■ EXERCISE INSTRUCTIONS ■
a – In the hotel review, which three conventions does the writer say were held at the hotel at the same time one year?
b – From the hotel review, copy word for word the passage that begins with "This hotel! OMG" and ends with "at this hotel.".

This hotel! OMG stunning. The lobby! Most dramatic, elegant hotel on the circuit (at least here in the United States) that I’m aware of. Contemporary, Hyatt-atrium style, like Atlanta. Excellent for spying! Relaxing in the lounge or bar you can watch every person walking around the balconies on every level on their way to their room. Or someone else’s room. You get the picture.
This is that great hotel where one year the Bondage Convention was held. Such goings-on that year! Also the Wheelchair Convention and the Soapy-Clean Salesman’s Convention, all simultaneously. That was a good year at this hotel.
Televisions in the elegant lobby restrooms! One over each sink projected from within onto the wall-to-wall mirror beam-me-up-scotty-style.

■ RECORD EXCERPTS ■
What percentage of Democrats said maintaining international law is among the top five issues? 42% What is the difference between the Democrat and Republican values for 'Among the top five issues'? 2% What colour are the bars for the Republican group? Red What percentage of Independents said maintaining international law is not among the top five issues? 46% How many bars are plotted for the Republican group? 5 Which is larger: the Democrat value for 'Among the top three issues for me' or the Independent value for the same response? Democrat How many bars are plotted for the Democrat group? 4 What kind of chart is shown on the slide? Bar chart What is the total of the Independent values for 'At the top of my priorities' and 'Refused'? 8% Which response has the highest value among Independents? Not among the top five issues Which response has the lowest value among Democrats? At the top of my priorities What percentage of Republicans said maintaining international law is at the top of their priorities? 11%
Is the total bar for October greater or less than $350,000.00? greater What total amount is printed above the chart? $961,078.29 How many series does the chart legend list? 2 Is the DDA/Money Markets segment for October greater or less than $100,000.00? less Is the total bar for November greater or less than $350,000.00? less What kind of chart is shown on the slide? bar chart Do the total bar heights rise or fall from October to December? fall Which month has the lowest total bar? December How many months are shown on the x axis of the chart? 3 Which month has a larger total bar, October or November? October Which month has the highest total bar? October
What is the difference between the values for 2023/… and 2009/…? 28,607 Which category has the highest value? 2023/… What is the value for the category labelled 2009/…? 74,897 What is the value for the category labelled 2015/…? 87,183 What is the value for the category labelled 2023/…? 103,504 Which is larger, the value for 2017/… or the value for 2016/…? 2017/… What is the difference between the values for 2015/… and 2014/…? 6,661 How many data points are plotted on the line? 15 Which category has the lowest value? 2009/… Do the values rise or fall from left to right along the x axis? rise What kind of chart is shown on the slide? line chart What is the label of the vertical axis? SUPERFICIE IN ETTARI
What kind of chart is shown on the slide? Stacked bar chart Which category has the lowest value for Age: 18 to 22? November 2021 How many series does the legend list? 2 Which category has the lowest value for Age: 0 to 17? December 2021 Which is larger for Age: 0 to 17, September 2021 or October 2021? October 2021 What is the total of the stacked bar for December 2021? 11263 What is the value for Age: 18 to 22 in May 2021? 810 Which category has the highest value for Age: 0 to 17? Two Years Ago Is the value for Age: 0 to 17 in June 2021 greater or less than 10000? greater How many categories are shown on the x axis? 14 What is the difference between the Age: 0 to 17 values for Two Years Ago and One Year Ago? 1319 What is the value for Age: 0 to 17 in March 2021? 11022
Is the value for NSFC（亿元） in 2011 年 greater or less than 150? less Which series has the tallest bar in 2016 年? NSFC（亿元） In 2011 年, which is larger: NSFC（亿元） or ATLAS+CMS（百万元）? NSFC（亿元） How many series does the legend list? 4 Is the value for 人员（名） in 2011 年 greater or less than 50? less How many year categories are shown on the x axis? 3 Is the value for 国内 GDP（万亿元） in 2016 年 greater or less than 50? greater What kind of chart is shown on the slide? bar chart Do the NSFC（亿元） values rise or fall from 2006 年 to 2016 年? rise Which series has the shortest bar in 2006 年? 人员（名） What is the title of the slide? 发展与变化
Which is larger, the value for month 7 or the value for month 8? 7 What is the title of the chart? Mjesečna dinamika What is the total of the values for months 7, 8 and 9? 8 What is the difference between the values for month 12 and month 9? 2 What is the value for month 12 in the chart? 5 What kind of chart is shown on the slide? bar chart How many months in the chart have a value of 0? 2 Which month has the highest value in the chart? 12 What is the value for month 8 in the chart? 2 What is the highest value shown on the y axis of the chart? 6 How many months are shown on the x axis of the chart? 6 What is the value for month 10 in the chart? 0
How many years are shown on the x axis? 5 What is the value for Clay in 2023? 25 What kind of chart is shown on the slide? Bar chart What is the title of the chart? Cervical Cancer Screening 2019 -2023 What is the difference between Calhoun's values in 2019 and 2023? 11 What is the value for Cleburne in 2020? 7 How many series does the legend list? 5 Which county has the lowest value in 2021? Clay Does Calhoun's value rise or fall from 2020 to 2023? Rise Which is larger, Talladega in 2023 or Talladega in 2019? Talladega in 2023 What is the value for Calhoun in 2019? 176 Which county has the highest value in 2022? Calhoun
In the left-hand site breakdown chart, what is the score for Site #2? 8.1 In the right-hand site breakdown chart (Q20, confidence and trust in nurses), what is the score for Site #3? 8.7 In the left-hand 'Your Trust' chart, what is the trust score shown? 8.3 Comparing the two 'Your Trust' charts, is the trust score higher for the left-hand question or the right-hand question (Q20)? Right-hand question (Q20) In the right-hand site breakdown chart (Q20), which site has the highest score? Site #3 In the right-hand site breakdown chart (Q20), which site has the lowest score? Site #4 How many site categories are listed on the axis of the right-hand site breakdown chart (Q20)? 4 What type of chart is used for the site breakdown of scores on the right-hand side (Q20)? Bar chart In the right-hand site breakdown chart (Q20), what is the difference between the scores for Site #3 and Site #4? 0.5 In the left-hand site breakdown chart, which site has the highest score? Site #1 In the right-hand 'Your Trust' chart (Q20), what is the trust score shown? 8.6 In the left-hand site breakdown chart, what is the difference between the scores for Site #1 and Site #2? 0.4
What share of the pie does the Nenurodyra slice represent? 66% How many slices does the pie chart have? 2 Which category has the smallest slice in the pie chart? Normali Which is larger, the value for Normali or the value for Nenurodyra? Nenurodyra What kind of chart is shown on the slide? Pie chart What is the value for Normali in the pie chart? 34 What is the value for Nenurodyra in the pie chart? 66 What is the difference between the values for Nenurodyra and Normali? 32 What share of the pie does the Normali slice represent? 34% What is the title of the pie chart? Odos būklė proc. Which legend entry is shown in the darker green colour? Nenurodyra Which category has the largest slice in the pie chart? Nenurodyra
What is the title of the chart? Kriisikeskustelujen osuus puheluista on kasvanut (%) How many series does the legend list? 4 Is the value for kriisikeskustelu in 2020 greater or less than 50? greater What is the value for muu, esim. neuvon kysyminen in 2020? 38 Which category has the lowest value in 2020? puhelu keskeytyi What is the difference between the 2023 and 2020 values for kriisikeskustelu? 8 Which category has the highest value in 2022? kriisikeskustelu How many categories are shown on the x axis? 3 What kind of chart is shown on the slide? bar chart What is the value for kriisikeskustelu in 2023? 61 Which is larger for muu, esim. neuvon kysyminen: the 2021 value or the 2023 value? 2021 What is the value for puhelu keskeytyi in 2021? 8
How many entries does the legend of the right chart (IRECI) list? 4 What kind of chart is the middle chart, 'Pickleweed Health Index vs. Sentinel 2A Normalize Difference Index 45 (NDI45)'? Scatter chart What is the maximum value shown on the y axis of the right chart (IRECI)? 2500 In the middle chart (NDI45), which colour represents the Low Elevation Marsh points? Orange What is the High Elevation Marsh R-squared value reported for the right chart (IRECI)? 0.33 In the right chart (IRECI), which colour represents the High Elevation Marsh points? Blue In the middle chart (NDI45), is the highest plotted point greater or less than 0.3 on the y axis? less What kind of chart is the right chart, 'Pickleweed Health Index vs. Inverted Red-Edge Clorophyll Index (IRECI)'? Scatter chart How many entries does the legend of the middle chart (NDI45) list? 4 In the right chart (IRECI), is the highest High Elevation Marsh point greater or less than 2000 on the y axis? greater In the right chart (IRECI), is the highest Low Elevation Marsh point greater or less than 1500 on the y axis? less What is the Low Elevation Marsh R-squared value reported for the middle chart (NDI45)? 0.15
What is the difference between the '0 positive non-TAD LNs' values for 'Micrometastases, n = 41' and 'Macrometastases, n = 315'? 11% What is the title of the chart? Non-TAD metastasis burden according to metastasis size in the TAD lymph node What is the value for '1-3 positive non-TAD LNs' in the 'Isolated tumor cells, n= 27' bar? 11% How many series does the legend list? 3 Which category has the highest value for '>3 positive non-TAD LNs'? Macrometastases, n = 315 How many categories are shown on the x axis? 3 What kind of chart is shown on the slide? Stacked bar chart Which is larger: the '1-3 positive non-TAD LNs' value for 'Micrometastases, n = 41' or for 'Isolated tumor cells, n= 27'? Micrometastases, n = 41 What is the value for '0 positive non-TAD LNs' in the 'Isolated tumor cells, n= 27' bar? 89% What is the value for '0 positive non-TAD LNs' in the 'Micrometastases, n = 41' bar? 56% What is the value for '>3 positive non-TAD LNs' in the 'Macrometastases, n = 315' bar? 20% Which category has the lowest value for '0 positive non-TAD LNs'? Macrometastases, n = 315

■ ANSWERS TO THE EXERCISE ■
a – The Bondage Convention, the Wheelchair Convention and the Soapy-Clean Salesman's Convention.

b –
This hotel! OMG stunning. The lobby! Most dramatic, elegant hotel on the circuit (at least here in the United States) that I’m aware of. Contemporary, Hyatt-atrium style, like Atlanta. Excellent for spying! Relaxing in the lounge or bar you can watch every person walking around the balconies on every level on their way to their room. Or someone else’s room. You get the picture.
This is that great hotel where one year the Bondage Convention was held. Such goings-on that year! Also the Wheelchair Convention and the Soapy-Clean Salesman’s Convention, all simultaneously. That was a good year at this hotel.